EXCERPTED TEXT:
Objective-C is quite fast–in many cases faster than Swift–and as (memory) safe as Swift for the most part. Most of Apple's CVEs come from code written in C or C++, not Objective-C.



Right! If it’s so slow, how did the original iPhone work so slickly, when all the apps and most of the frameworks were written in Objective-C?


If you look at the original review videos (or even the keynote), you may notice that the first iPhone lags quite a bit. Of course, it's not Objective-C that causes it, but rather the limited hardware of the time.


It raised the bar a lot, at least. The lag was nothing compared to what you got on the typical Java-enabled flip phone, or the original Android G1!


Only for those that never had a Symbian or Windows/PocketPC phone on their hand.


That’s why those both continued to be successful, right?


Their failure was due to management failures, stupid decisions like the "burning platforms" memo, or introducing new WP versions without backwards compatibility.

Nothing to do with the greatness of iOS that has created revisionists of the mobile computing platforms history.


I think you’re forgetting how barebones iOS1 was. I had to jailbreak to get MMS and copy-paste.


For the same reason python is fast for machine learning: because the performant parts were written in C.

Ignoring slick animations (which were written in C, if not in hand-tuned assembly) typical UIs of apps on the original iPhone could have run (a bit slowly and in monochrome) on an original Mac, that is in 128kB RAM on a 8MHz CPU.


> because the performant parts were written in C

Objective-C is C. More specifically a strict superset of C.

> Ignoring slick animations (which were written in C, if not in hand-tuned assembly)

Nope. The reason the animations were smooth (not necessarily fast) is that they were processed by the GPU and orchestrated by a separate process.


Yep -- and more than that, I’d say that animation orchestration worked well because of the very elegant design that leaned on Objective-C’s strengths (like dynamic key-value observation to track animatable properties).

And using reference-counting rather than garbage collection helped to minimise jankiness even on low-memory systems.

I think Android in particular had a very hard time matching iOS here because Java just didn’t lend itself to that dynamic programming style, and because the GC was just inherently janky. (It’s a lot better now that hardware is vastly faster.)


Animations were slick (compared to other mobile platforms) because they were hardware accelerated.


The original iPhone was very slick mainly because everything else on the market at that time was so terrible.


Because the original iPhone was so stripped down that it could run on that thinly little slow cpu. It took Apple years and years to add features back into iOS frameworks. Every one very considered and every attempt to not destroy the battery of the iPhone. Multi tasking only around in iOS 4 right? Like on iPhoneOS 1 every app was closed when you hit that home button. That it worked so smoothly was the result of extremely focused UX.


> Objective-C is quite fast–in many cases faster than Swift–and as (memory) safe as Swift for the most part.

Ehhhh. If you write Swift the same way you write Obj-C, it will generally be as fast or faster. You only fall off the happy performance path when you use Swift features that don't even exist in Obj-C. That's not Swift being slower, that's Swift letting you use abstractions that aren't possible in Obj-C. But you don't _have_ to use them.

And given that Obj-C is a superset of C, you can't reasonably claim both that "most CVEs come from code written in C or C++" and also that Obj-C is as memory safe as Swift.


>That's not Swift being slower, that's Swift letting you use abstractions that aren't possible in Obj-C. But you don't _have_ to use them.

What happens in practice is that the libraries you're consuming use them, and then you have to use them.

TASKS AND EXERCISES:
1/ Answer these questions about the Objective-C discussion:
(a) According to the opening comment, what code do most of Apple's CVEs come from?
(b) What did one commenter have to jailbreak to get on iOS1?
(c) What reason does the reply beginning "Nope." give for the smooth animations?
2/ Pull out the passage of the Objective-C discussion starting at "I think you’re" and ending at "a 8MHz CPU.", copying it word for word.

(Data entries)
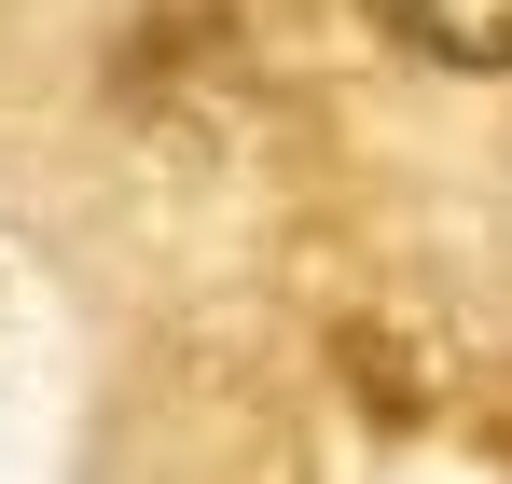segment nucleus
Here are the masks:
<instances>
[{"instance_id":"obj_1","label":"nucleus","mask_w":512,"mask_h":484,"mask_svg":"<svg viewBox=\"0 0 512 484\" xmlns=\"http://www.w3.org/2000/svg\"><path fill=\"white\" fill-rule=\"evenodd\" d=\"M402 56H429V70H512V0H360Z\"/></svg>"},{"instance_id":"obj_2","label":"nucleus","mask_w":512,"mask_h":484,"mask_svg":"<svg viewBox=\"0 0 512 484\" xmlns=\"http://www.w3.org/2000/svg\"><path fill=\"white\" fill-rule=\"evenodd\" d=\"M346 374L374 388V415H388V429H416V415L443 402V388H429V360H416V346H388V319H346Z\"/></svg>"}]
</instances>
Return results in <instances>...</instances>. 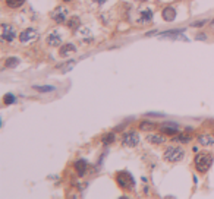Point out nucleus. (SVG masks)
Wrapping results in <instances>:
<instances>
[{
  "label": "nucleus",
  "mask_w": 214,
  "mask_h": 199,
  "mask_svg": "<svg viewBox=\"0 0 214 199\" xmlns=\"http://www.w3.org/2000/svg\"><path fill=\"white\" fill-rule=\"evenodd\" d=\"M213 160L214 158L210 152H200V154H197L194 158V164H195L197 171L207 173L211 168V165H213Z\"/></svg>",
  "instance_id": "obj_1"
},
{
  "label": "nucleus",
  "mask_w": 214,
  "mask_h": 199,
  "mask_svg": "<svg viewBox=\"0 0 214 199\" xmlns=\"http://www.w3.org/2000/svg\"><path fill=\"white\" fill-rule=\"evenodd\" d=\"M114 179H116V183L119 185V187H122V189L132 190L135 187V180H134V177H132L129 171H119V173H116Z\"/></svg>",
  "instance_id": "obj_2"
},
{
  "label": "nucleus",
  "mask_w": 214,
  "mask_h": 199,
  "mask_svg": "<svg viewBox=\"0 0 214 199\" xmlns=\"http://www.w3.org/2000/svg\"><path fill=\"white\" fill-rule=\"evenodd\" d=\"M164 160L169 161V163H179V161L183 160L185 157V151L182 149L180 146H169L166 148L164 151Z\"/></svg>",
  "instance_id": "obj_3"
},
{
  "label": "nucleus",
  "mask_w": 214,
  "mask_h": 199,
  "mask_svg": "<svg viewBox=\"0 0 214 199\" xmlns=\"http://www.w3.org/2000/svg\"><path fill=\"white\" fill-rule=\"evenodd\" d=\"M139 144V135L136 133L135 130H128L123 133L122 136V145L123 146H129V148H134Z\"/></svg>",
  "instance_id": "obj_4"
},
{
  "label": "nucleus",
  "mask_w": 214,
  "mask_h": 199,
  "mask_svg": "<svg viewBox=\"0 0 214 199\" xmlns=\"http://www.w3.org/2000/svg\"><path fill=\"white\" fill-rule=\"evenodd\" d=\"M69 16V9L68 7H65V6H57L54 10H51V13H50V18L54 21V22H57V24H63L65 21L68 19Z\"/></svg>",
  "instance_id": "obj_5"
},
{
  "label": "nucleus",
  "mask_w": 214,
  "mask_h": 199,
  "mask_svg": "<svg viewBox=\"0 0 214 199\" xmlns=\"http://www.w3.org/2000/svg\"><path fill=\"white\" fill-rule=\"evenodd\" d=\"M37 38H38V32H37L34 28H27L19 34V41L22 44L32 43V41H35Z\"/></svg>",
  "instance_id": "obj_6"
},
{
  "label": "nucleus",
  "mask_w": 214,
  "mask_h": 199,
  "mask_svg": "<svg viewBox=\"0 0 214 199\" xmlns=\"http://www.w3.org/2000/svg\"><path fill=\"white\" fill-rule=\"evenodd\" d=\"M16 37V29L10 25L3 24L2 25V40L3 41H7V43H12Z\"/></svg>",
  "instance_id": "obj_7"
},
{
  "label": "nucleus",
  "mask_w": 214,
  "mask_h": 199,
  "mask_svg": "<svg viewBox=\"0 0 214 199\" xmlns=\"http://www.w3.org/2000/svg\"><path fill=\"white\" fill-rule=\"evenodd\" d=\"M176 9L175 7H172V6H167L164 9L161 10V18L166 21V22H173L176 19Z\"/></svg>",
  "instance_id": "obj_8"
},
{
  "label": "nucleus",
  "mask_w": 214,
  "mask_h": 199,
  "mask_svg": "<svg viewBox=\"0 0 214 199\" xmlns=\"http://www.w3.org/2000/svg\"><path fill=\"white\" fill-rule=\"evenodd\" d=\"M47 44L50 47H59L62 45V35L59 34L57 31H53L51 34L47 35Z\"/></svg>",
  "instance_id": "obj_9"
},
{
  "label": "nucleus",
  "mask_w": 214,
  "mask_h": 199,
  "mask_svg": "<svg viewBox=\"0 0 214 199\" xmlns=\"http://www.w3.org/2000/svg\"><path fill=\"white\" fill-rule=\"evenodd\" d=\"M76 51V47L73 45V44L68 43V44H62L60 45V49H59V56H62V57H68L71 56L72 53Z\"/></svg>",
  "instance_id": "obj_10"
},
{
  "label": "nucleus",
  "mask_w": 214,
  "mask_h": 199,
  "mask_svg": "<svg viewBox=\"0 0 214 199\" xmlns=\"http://www.w3.org/2000/svg\"><path fill=\"white\" fill-rule=\"evenodd\" d=\"M73 168H75V171L78 173V176H81L82 177L85 173H87V168H88V163L85 160H78L75 161V164H73Z\"/></svg>",
  "instance_id": "obj_11"
},
{
  "label": "nucleus",
  "mask_w": 214,
  "mask_h": 199,
  "mask_svg": "<svg viewBox=\"0 0 214 199\" xmlns=\"http://www.w3.org/2000/svg\"><path fill=\"white\" fill-rule=\"evenodd\" d=\"M198 142H200L202 146H211V145H214V136L208 135V133L200 135L198 136Z\"/></svg>",
  "instance_id": "obj_12"
},
{
  "label": "nucleus",
  "mask_w": 214,
  "mask_h": 199,
  "mask_svg": "<svg viewBox=\"0 0 214 199\" xmlns=\"http://www.w3.org/2000/svg\"><path fill=\"white\" fill-rule=\"evenodd\" d=\"M147 141L153 144V145H161V144H164V136L161 135H156V133H153V135H148L147 136Z\"/></svg>",
  "instance_id": "obj_13"
},
{
  "label": "nucleus",
  "mask_w": 214,
  "mask_h": 199,
  "mask_svg": "<svg viewBox=\"0 0 214 199\" xmlns=\"http://www.w3.org/2000/svg\"><path fill=\"white\" fill-rule=\"evenodd\" d=\"M139 19L141 22H150L153 19V10L151 9H142L139 12Z\"/></svg>",
  "instance_id": "obj_14"
},
{
  "label": "nucleus",
  "mask_w": 214,
  "mask_h": 199,
  "mask_svg": "<svg viewBox=\"0 0 214 199\" xmlns=\"http://www.w3.org/2000/svg\"><path fill=\"white\" fill-rule=\"evenodd\" d=\"M160 132L161 133H166V135L173 136L175 133H178V129H176V126H172V125H163L160 127Z\"/></svg>",
  "instance_id": "obj_15"
},
{
  "label": "nucleus",
  "mask_w": 214,
  "mask_h": 199,
  "mask_svg": "<svg viewBox=\"0 0 214 199\" xmlns=\"http://www.w3.org/2000/svg\"><path fill=\"white\" fill-rule=\"evenodd\" d=\"M68 26L72 28L73 31L75 29L81 28V21H79V16H71V19L68 21Z\"/></svg>",
  "instance_id": "obj_16"
},
{
  "label": "nucleus",
  "mask_w": 214,
  "mask_h": 199,
  "mask_svg": "<svg viewBox=\"0 0 214 199\" xmlns=\"http://www.w3.org/2000/svg\"><path fill=\"white\" fill-rule=\"evenodd\" d=\"M154 127H156V123H153V121H150V120H144L139 123V129L144 132H151Z\"/></svg>",
  "instance_id": "obj_17"
},
{
  "label": "nucleus",
  "mask_w": 214,
  "mask_h": 199,
  "mask_svg": "<svg viewBox=\"0 0 214 199\" xmlns=\"http://www.w3.org/2000/svg\"><path fill=\"white\" fill-rule=\"evenodd\" d=\"M27 0H5V3L7 7H12V9H18L21 6L24 5Z\"/></svg>",
  "instance_id": "obj_18"
},
{
  "label": "nucleus",
  "mask_w": 214,
  "mask_h": 199,
  "mask_svg": "<svg viewBox=\"0 0 214 199\" xmlns=\"http://www.w3.org/2000/svg\"><path fill=\"white\" fill-rule=\"evenodd\" d=\"M114 139H116L114 133H113V132H109V133H106V135H103L101 142L104 144V145H110V144H113V142H114Z\"/></svg>",
  "instance_id": "obj_19"
},
{
  "label": "nucleus",
  "mask_w": 214,
  "mask_h": 199,
  "mask_svg": "<svg viewBox=\"0 0 214 199\" xmlns=\"http://www.w3.org/2000/svg\"><path fill=\"white\" fill-rule=\"evenodd\" d=\"M185 31V28H182V29H170V31H166V32H161V37H178V35L180 34V32H183Z\"/></svg>",
  "instance_id": "obj_20"
},
{
  "label": "nucleus",
  "mask_w": 214,
  "mask_h": 199,
  "mask_svg": "<svg viewBox=\"0 0 214 199\" xmlns=\"http://www.w3.org/2000/svg\"><path fill=\"white\" fill-rule=\"evenodd\" d=\"M13 102H16L15 94H12V92L5 94V97H3V104H5V106H10V104H13Z\"/></svg>",
  "instance_id": "obj_21"
},
{
  "label": "nucleus",
  "mask_w": 214,
  "mask_h": 199,
  "mask_svg": "<svg viewBox=\"0 0 214 199\" xmlns=\"http://www.w3.org/2000/svg\"><path fill=\"white\" fill-rule=\"evenodd\" d=\"M19 63H21V60L18 57H9V59H6L5 66L6 68H16Z\"/></svg>",
  "instance_id": "obj_22"
},
{
  "label": "nucleus",
  "mask_w": 214,
  "mask_h": 199,
  "mask_svg": "<svg viewBox=\"0 0 214 199\" xmlns=\"http://www.w3.org/2000/svg\"><path fill=\"white\" fill-rule=\"evenodd\" d=\"M34 89H37L40 92H50V91H54L56 88L50 87V85H34Z\"/></svg>",
  "instance_id": "obj_23"
},
{
  "label": "nucleus",
  "mask_w": 214,
  "mask_h": 199,
  "mask_svg": "<svg viewBox=\"0 0 214 199\" xmlns=\"http://www.w3.org/2000/svg\"><path fill=\"white\" fill-rule=\"evenodd\" d=\"M192 138H191L189 135H186V133H180L178 138H176V141H179V142H189Z\"/></svg>",
  "instance_id": "obj_24"
},
{
  "label": "nucleus",
  "mask_w": 214,
  "mask_h": 199,
  "mask_svg": "<svg viewBox=\"0 0 214 199\" xmlns=\"http://www.w3.org/2000/svg\"><path fill=\"white\" fill-rule=\"evenodd\" d=\"M204 24H205V21H200V22H194L192 26H202Z\"/></svg>",
  "instance_id": "obj_25"
},
{
  "label": "nucleus",
  "mask_w": 214,
  "mask_h": 199,
  "mask_svg": "<svg viewBox=\"0 0 214 199\" xmlns=\"http://www.w3.org/2000/svg\"><path fill=\"white\" fill-rule=\"evenodd\" d=\"M204 38H205L204 34H198V35H197V40H204Z\"/></svg>",
  "instance_id": "obj_26"
},
{
  "label": "nucleus",
  "mask_w": 214,
  "mask_h": 199,
  "mask_svg": "<svg viewBox=\"0 0 214 199\" xmlns=\"http://www.w3.org/2000/svg\"><path fill=\"white\" fill-rule=\"evenodd\" d=\"M95 3H98V5H103V3H106V0H94Z\"/></svg>",
  "instance_id": "obj_27"
},
{
  "label": "nucleus",
  "mask_w": 214,
  "mask_h": 199,
  "mask_svg": "<svg viewBox=\"0 0 214 199\" xmlns=\"http://www.w3.org/2000/svg\"><path fill=\"white\" fill-rule=\"evenodd\" d=\"M62 2H66V3H69V2H73V0H62Z\"/></svg>",
  "instance_id": "obj_28"
},
{
  "label": "nucleus",
  "mask_w": 214,
  "mask_h": 199,
  "mask_svg": "<svg viewBox=\"0 0 214 199\" xmlns=\"http://www.w3.org/2000/svg\"><path fill=\"white\" fill-rule=\"evenodd\" d=\"M141 2H147V0H141Z\"/></svg>",
  "instance_id": "obj_29"
}]
</instances>
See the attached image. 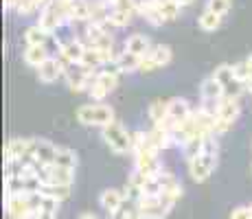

COMPLETED EXERCISE:
1/
(a) Code written in C or C++, not Objective-C.
(b) MMS and copy-paste.
(c) They were processed by the GPU and orchestrated by a separate process.

2/
I think you’re forgetting how barebones iOS1 was. I had to jailbreak to get MMS and copy-paste.


For the same reason python is fast for machine learning: because the performant parts were written in C.

Ignoring slick animations (which were written in C, if not in hand-tuned assembly) typical UIs of apps on the original iPhone could have run (a bit slowly and in monochrome) on an original Mac, that is in 128kB RAM on a 8MHz CPU.